> Text to read:
[BEGIN]
Jose Bautista spent most of his time stretching heroically on the sidelines and chirping the nearby media.

"If you say blue, they say green," Bautista yelled at no one in particular. "If you don't say anything, it's like you said something."

"He's mad that we're not taking his picture," a photographer said, dubiously.

Josh Donaldson nodded along sympathetically with his exercised teammate. When it was his turn to step in against live pitching for the first time, he hesitated. You could see him trying to mentally place the man approaching the mound, Triple-A journeyman Ben Rowen.

"You throw from underneath?" Donaldson wondered.

Rowen, a submarine pitcher, didn't answer. He leaned down and gestured that he releases the ball about six inches from the ground.

"Alright, I'm out," Donaldson said, and resumed doing nothing.

After a morning spent pledging allegiance to the flag – "I want to stay on this team. I love this team. I love this city." – Edwin Encarnacion had returned to a benign muteness. He probably won't speak again until he's either signed or a free agent.

That's what big-league camp looks like in February for people without professional worries. Then there's the camp within the camp – the dozens more trying to find one or two empty seats when the music stops.

They can be divided into three rough groups – the ones too young to have any idea what's going on; those just old enough to know that time is beginning to slip them by and the few who realize it probably already has.

Perhaps the most notable of them is 37-year-old Brad Penny. If you consider the body of work, he may be the most successful pitcher here. He's started more than 300 major-league games. He's been an all-star twice. Ten years ago, he led the National League in wins.

For the better part of the past five years, Penny has been a man reduced to looking for a steady job. He's made only four big-league starts since 2011. He played last season in the International League.

Though he's made $50-million (U.S.) in his career, Penny chooses a frugality fitting his current circumstances. He brought only one car to Florida. He leaves it at home for his wife to use. He cycles to Dunedin from Innisbrook – a 30-kilometre round trip.
[END]
> Requirements:
a. Transcribe the part of the spring-training article that begins at the words "Rowen, a submarine" and stops after "resumed doing nothing.".
b. Answer these from the spring-training article:
(i) What kind of pitcher is Ben Rowen?
(ii) How many big-league starts has Brad Penny made since 2011?
(iii) How long is the round trip Penny cycles from Innisbrook to Dunedin?
Rely on the spring-training article alone, with no outside knowledge.

> Provided material:
[BEGIN]
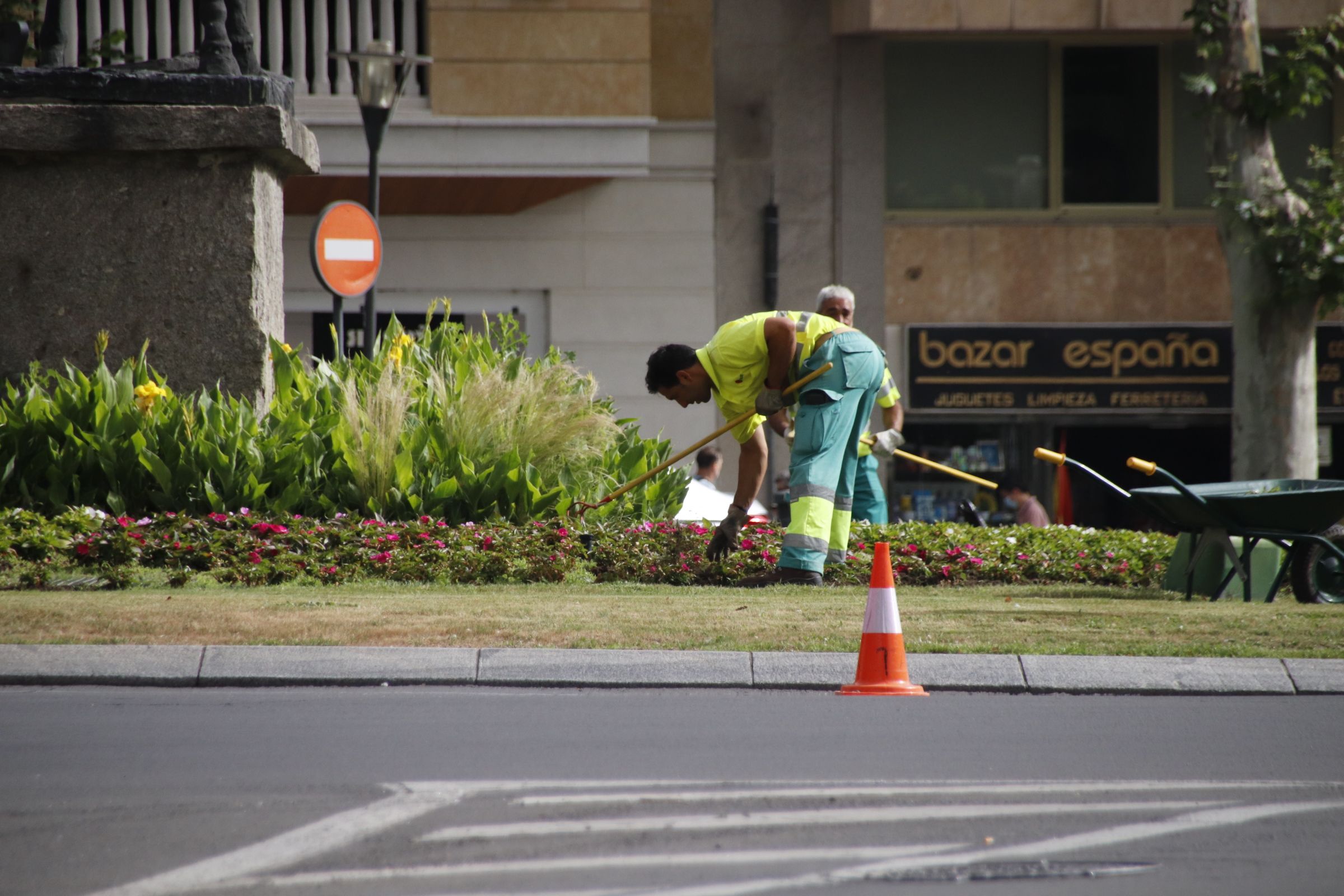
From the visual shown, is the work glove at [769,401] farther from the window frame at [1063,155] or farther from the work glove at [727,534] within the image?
the window frame at [1063,155]

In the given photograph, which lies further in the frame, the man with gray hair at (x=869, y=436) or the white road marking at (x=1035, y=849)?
the man with gray hair at (x=869, y=436)

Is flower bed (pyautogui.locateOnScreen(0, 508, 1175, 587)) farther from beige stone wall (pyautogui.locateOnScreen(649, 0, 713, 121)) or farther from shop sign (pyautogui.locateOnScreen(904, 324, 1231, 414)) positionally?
beige stone wall (pyautogui.locateOnScreen(649, 0, 713, 121))

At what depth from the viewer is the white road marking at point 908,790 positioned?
4383mm

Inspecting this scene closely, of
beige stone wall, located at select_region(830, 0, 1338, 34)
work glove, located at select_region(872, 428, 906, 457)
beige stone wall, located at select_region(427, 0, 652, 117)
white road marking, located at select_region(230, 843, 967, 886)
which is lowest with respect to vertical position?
white road marking, located at select_region(230, 843, 967, 886)

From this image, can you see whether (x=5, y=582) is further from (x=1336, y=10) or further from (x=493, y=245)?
(x=1336, y=10)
[END]
> Exercise responses:
a.
Rowen, a submarine pitcher, didn't answer. He leaned down and gestured that he releases the ball about six inches from the ground.

"Alright, I'm out," Donaldson said, and resumed doing nothing.

b.
(i) A submarine pitcher.
(ii) Four.
(iii) 30 kilometers.